Puisseguin : hommages et recueillements

À Petit Palais, François Hollande assiste ce matin à la cérémonie d’hommage républicain aux 43 victimes de la terrible collision de vendredi. Par ailleurs, le procureur de Libourne a confirmé que le camion s’est déporté sur la gauche et que le réservoir a été transpercé par une pièce métallique.

Un « hommage républicain » est rendu mardi aux morts par le président François Hollande et le gouvernement. Seront présents, le Premier ministre Manuel Valls, les ministres Bernard Cazeneuve (Intérieur), Ségolène Royal (Ecologie) et Marisol Touraine (Santé), et la secrétaire d’Etat Laurence Rossignol (Famille et Personnes âgées). Lors de la cérémonie, qui débute à 10H30, six maires de communes endeuillées prendront la parole.
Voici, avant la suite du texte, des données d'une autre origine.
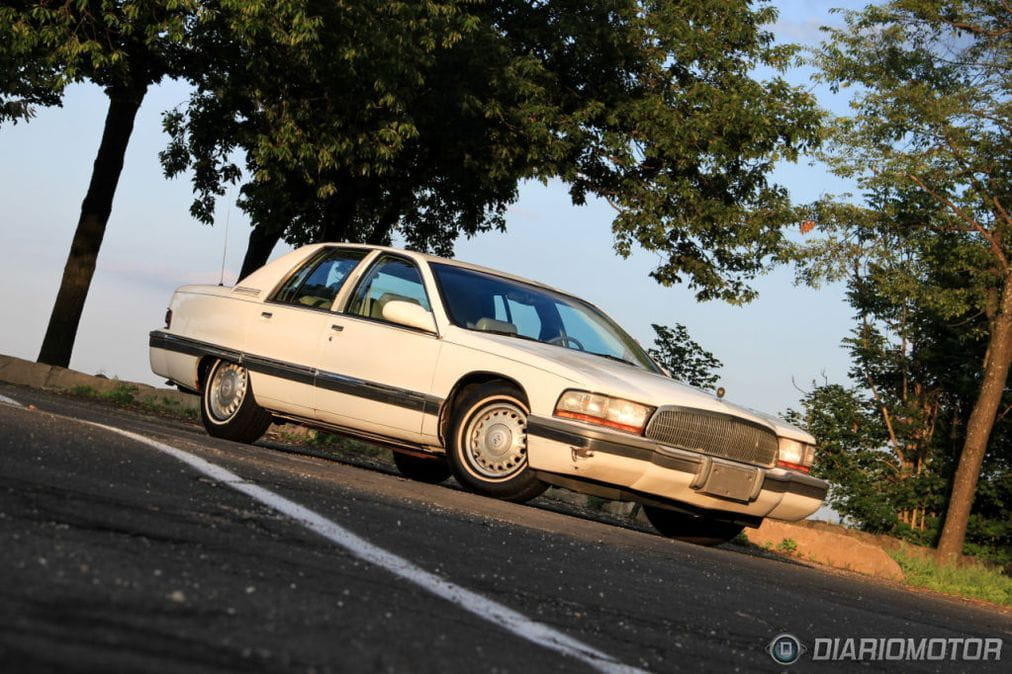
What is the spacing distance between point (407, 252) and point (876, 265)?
16.4m

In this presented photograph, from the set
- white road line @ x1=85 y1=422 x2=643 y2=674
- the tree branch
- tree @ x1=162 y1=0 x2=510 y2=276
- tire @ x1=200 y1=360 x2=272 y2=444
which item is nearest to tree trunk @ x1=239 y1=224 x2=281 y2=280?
tree @ x1=162 y1=0 x2=510 y2=276

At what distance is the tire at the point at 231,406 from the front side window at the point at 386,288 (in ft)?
3.74

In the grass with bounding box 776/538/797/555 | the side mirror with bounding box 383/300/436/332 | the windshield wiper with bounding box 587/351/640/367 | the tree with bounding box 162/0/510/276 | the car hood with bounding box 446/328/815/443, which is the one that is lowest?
the grass with bounding box 776/538/797/555

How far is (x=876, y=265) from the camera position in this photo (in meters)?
24.5

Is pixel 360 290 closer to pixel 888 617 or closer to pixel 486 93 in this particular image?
pixel 888 617

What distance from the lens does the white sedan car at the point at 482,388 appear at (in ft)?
28.2

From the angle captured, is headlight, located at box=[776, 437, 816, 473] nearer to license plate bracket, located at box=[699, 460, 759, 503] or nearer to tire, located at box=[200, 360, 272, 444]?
license plate bracket, located at box=[699, 460, 759, 503]

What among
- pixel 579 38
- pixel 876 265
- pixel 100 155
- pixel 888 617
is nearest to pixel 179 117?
pixel 100 155

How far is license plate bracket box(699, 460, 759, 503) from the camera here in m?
8.76

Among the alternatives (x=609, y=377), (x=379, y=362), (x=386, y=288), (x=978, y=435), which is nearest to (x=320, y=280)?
(x=386, y=288)

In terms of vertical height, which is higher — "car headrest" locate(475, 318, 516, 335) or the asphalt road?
"car headrest" locate(475, 318, 516, 335)

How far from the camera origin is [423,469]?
38.8ft

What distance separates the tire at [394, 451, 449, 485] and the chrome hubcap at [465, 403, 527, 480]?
2778 mm

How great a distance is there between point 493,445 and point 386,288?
5.69ft
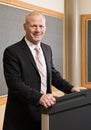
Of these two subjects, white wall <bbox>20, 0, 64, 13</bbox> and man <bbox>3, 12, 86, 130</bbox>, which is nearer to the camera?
man <bbox>3, 12, 86, 130</bbox>

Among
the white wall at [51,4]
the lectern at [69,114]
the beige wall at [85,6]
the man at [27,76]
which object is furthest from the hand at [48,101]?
the beige wall at [85,6]

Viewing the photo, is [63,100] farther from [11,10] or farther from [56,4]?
[56,4]

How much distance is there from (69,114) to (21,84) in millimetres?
429

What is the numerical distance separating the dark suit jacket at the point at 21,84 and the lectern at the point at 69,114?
0.38m

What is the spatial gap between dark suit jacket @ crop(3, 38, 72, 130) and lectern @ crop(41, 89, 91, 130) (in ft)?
1.25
Parmi eux, Patricia Raichini, maire de Petit-Palais, qui a perdu 3 membres de sa famille dans l’accident.

Le procureur de Libourne, Christophe Auger, et le directeur de l’ICRGN (Institut de recherche criminelle de la Gendarmerie nationale), le colonel Patrick Touron ont fait part des points suivant concernant l’enquête :

D’après les premières constatations et images modélisées par l’IRCGN, «le chauffeur du poids lourd, qui circulait dans le sens de la montée vers le village de Puisseguin, s’est déporté sur la voie de gauche alors que la portion de route était sinueuse à cet endroit, comme indiqué par un panneau de signalisation, invitant à la prudence 150 mètres avant un premier virage» et un panneau similaire dans l’autre sens de circulation (Procureur). «Le côté gauche de la cabine du camion a percuté le côté gauche du car» (gendarme). Des «traces de ripage et de freinage visibles au sol à l’arrière du poids lourd» suggèrent que «le chauffeur a tenté en vain de redresser la trajectoire du camion». Celui-ci roulait à une vitesse dont les expertises en cours, permettront de dire «si elle était ou pas adaptée à l’état de la chaussée, en partie humide sur cette zone à cette heure du jour et manquant de visibilité avec une nuit non dissipée à cette époque de l’année» (Procureur).

L’incendie: Un élément métallique, «une tige métallique d’un peu plus d’un mètre qui se trouvait à l’intérieur de l’habitacle» a, sous le choc,

«perforé et traversé la carrosserie du tracteur (du camion) et éventré le réservoir additionnel de carburant situé juste derrière la cabine du camion» (Procureur). Ce percement par une tige a créé «les conditions requises pour la création d’un nébulisat, une projection de fines gouttelettes (…) Un nébulisat de pétrole s’enflamme très facilement par une flamme ou un point chaud» (gendarme).Cette projection de gasoil «se serait enflammée au contact d’une surface chaude telle qu’un élément d’échappement, de mécanique, ou de toute autre forme d’énergie que les experts détermineront, avant de se répandre sur le pare-brise de l’autocar, qui s’est brisé et affaissé (…) facilitant ainsi l’introduction du carburant enflammé dans l’habitacle et initiant un incendie qui s’est vraisemblablement propagé très rapidement à l’ensemble du car» (Procureur).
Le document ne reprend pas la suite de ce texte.